Here is an iPhone app I wanted to show you, it is called Downright Transcription and has been written by Ronald Lo a 32 year old Hong Kong resident. Ronald had the idea for an app after a friend of his who works in a hospital needed some help converting voice to text for meetings. Now, just a warning, Downright Transcription is fairly new and I believe at the time of writing is at version 1.0 so there will be updates to come. And on top of that it is not perfect, but, and this is why I am writing about this app it is one well worth watching and here is why:
- It is trying to convert speech to text for multiple speakers (more than one person talking) audio. Dragon only does single speaker voice to text.
- It is using open source speech to text technology and is being tweaked by Ronald to get the best results
- It processes the audio on device, no sending audio to a server it is converted on your iPhone so it is fast
I have done some testing using my own voice, it was ok, it transcribed probably around 80% of my speech correctly, however I was outside with traffic noise and not using a microphone. With Downright Transcription just with all speech recognition software it works well only with clear audio and with little to no background noise.
The app itself is not that intuitive and takes some thought on how it works, this will be addressed in later releases. But playing with it for just a few minutes you can work out how to record and then have that audio transcribed. Anything that reduces the effort of typing audio has to be a good thing and I hope to send Ronald some suggestions on how his app can be improved over time. I love it when people take on a challenge, it would be easy to sit back and try existing solutions, well done Ronald for giving this a go, I hope the project continues on and improves over time, speech recognition for meetings is the holy grail of the voice recognition industry.

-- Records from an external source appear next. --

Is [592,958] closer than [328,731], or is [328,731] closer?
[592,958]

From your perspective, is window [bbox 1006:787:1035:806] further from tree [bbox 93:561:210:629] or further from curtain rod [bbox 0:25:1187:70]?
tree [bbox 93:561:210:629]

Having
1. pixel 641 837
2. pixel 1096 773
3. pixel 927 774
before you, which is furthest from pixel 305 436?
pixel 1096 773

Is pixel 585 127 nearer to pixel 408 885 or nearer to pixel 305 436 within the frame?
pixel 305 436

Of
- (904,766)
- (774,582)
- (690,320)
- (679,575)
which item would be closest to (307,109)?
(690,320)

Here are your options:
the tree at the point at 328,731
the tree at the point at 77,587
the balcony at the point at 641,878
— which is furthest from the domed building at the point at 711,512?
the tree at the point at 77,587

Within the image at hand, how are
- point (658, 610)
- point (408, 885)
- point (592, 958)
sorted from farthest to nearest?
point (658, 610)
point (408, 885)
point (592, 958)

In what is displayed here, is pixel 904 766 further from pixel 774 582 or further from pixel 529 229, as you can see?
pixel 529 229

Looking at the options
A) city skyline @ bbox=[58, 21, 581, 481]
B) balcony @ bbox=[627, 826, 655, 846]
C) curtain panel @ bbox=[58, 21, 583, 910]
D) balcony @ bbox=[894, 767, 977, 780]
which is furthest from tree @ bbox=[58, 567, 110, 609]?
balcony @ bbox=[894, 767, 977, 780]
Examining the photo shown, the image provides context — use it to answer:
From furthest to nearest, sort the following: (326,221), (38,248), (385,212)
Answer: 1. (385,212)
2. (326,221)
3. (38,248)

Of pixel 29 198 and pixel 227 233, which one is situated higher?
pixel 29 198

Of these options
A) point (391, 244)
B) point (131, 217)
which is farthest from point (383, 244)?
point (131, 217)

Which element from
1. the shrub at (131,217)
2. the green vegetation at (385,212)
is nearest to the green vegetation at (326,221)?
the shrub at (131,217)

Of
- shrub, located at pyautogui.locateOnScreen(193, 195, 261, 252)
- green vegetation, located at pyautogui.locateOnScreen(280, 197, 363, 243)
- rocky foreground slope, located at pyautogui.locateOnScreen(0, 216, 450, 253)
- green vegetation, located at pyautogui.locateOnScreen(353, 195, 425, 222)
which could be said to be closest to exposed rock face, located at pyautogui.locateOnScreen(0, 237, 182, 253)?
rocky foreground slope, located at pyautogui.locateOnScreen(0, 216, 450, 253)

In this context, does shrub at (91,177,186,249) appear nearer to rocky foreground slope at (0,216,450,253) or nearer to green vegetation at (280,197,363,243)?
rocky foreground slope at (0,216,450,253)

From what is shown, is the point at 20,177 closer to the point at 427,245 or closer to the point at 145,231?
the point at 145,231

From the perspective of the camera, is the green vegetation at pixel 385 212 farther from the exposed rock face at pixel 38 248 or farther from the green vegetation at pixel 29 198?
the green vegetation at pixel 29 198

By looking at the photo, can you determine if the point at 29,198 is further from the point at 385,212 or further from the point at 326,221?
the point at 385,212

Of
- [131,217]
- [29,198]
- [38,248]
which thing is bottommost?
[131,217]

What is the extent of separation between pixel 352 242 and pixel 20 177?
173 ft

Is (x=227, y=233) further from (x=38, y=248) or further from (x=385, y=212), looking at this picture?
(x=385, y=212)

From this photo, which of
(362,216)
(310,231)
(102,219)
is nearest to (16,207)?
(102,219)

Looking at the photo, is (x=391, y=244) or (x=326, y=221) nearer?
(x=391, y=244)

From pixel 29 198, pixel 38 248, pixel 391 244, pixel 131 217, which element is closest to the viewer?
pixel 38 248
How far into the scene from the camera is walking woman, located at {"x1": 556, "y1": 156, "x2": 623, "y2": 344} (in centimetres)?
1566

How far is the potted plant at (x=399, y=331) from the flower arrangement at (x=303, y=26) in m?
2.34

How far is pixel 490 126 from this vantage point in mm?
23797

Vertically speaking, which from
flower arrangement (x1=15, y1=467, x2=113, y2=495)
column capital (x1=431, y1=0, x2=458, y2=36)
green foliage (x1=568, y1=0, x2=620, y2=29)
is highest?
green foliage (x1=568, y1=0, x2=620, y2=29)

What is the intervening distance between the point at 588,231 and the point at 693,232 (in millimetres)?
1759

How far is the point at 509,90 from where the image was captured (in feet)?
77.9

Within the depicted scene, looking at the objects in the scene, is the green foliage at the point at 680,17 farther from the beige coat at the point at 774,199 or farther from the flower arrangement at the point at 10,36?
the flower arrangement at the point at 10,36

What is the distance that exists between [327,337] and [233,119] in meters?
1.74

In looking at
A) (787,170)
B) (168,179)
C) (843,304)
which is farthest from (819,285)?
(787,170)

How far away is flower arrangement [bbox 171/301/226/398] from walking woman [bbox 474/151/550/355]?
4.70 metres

I have made some suggestions to Ronald on how his app can be improved and evolve. These suggestions include a built in transcription kit in the app which will help with proof reading of the emailed transcript on your PC or Mac. The idea being that while controlling the playback of your recorded audio on your iPhone using your earbuds you can proof your emailed text. The ability to listen back, stop, play and rewind the audio while proofing the document would be a big plus.
The Open Source speech recognition software that Ronald has referenced in the making of this app are the Julius Large Vocabulary CSR Engine and CMU Sphinx Open Source Toolkit for Speech Recognition.